Romans 8 really fleshes out what life with Holy Spirit is like, “There is therefore now no condemnation to those who are in Christ Jesus, who do not walk according to the flesh, but according to the Spirit. For the law of the Spirit of life in Christ Jesus has made me free from the law of sin and death.” (Rom. 8:1-2 NKJV) Paul sets the stage here: If you are in Christ, then your debt is paid. You’re free. You’re no longer under sin, but now in Christ. On top of which, you have the Spirit and He’s walking with you.
Paul goes on to further compare life lived according to the whims of sin (flesh) or one lived according to the Spirit in our actions, thoughts, and relationships. One brings death, and one brings life; and if we happen to fall back into death, the Spirit is waiting with a fresh touch of life for us.
It doesn’t stop there, Holy Spirit also tells our spirits that we are children of God. Then He teaches us how to call God Father. “For you did not receive the spirit of bondage again to fear, but you received the Spirit of adoption by whom we cry out, ‘Abba, Father.’ The Spirit Himself bears witness with our spirit that we are children of God.” (Rom. 8:15-16 NKJV) Paul explains that our adoption into God’s family means we get the same inheritance as His Son because we become joint heirs. Heirs in suffering, and heirs in glory.
After talking about what this means for creation, Paul gets back on the subject of Holy Spirit and what that means for hope. We have hope in Jesus, and the future restoration of the created world and our physical bodies when Jesus returns. But until then it can be hard to hold onto that hope. So Holy Spirit teaches us how to hold on through prayer, “Likewise the Spirit also helps us in our weakness. For we do not know what we should pray for as we ought, but the Spirit Himself makes intercession for us with groanings which cannot be uttered.” (Rom. 8:26 NKJV)
Not only does Holy Spirit teach us how to pray while we wait and hope, He picks up where we leave off in prayer. He takes our hearts and our tears, our groans and our silences; and He turns it into intercession. He tells us everything’s going to work out for good, just keep loving God. Keep living out His call on our lives. Every messy, exhilarating, mundane, beautiful day lived according to the Spirit changes us and prepares us for every promise that will be fulfilled, every blessing poured out, even unto glory.
Romans 8 ends with the end of living this way. Holy Spirit, and everything He reveals is pointing us to something. Or rather, to Someone. “For I am persuaded that neither death nor life, nor angels nor principalities nor powers, nor things present nor things to come, nor height nor depth, nor any other created thing, shall be able to separate us from the love of God which in in Christ Jesus our Lord.” (Rom. 8:38-39 NKJV)
It’s all for love.
Paying our debts of sin, and taking us out from under it: done because Abba loves us.
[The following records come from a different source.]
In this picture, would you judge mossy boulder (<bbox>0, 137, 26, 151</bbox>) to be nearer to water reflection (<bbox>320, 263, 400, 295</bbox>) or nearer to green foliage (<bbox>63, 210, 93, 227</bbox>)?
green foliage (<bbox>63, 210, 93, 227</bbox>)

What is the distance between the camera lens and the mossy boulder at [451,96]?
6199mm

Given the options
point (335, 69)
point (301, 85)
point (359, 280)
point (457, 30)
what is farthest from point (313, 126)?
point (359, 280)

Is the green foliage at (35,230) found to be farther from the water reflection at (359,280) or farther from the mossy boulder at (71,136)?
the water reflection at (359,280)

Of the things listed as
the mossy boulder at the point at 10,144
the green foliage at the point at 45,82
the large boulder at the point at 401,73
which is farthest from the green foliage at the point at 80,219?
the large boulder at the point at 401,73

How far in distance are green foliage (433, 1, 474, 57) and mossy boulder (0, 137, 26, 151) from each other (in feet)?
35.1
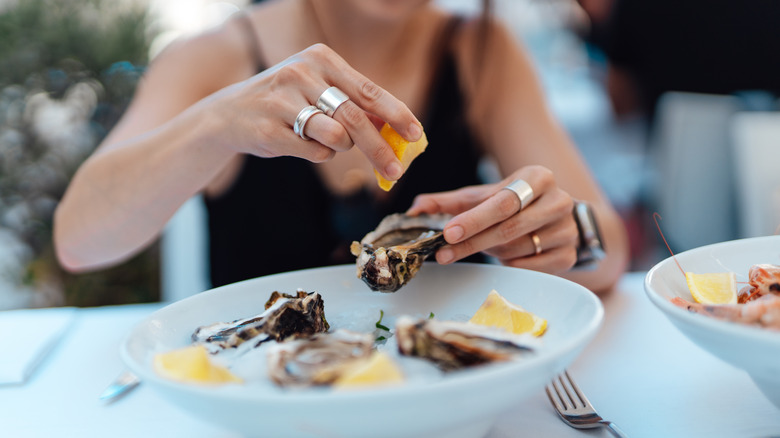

Filling the emptiness inside of us with Holy Spirit: done because Abba loves us, and wants us to know it.
Growing us up into maturity in Christ: done because Abba loves us, and when we know it we want others to know it too.
The LORD loves us with an everlasting love. A love that desires that none should perish. This love will not be stopped by sin, or cut off by death, or exhausted by time, or wearied by the world. His love conquers sin, takes the keys of death, and overcomes the world. All so He can look us in the eye and say, “You are my beloved child, in whom I am well pleased.”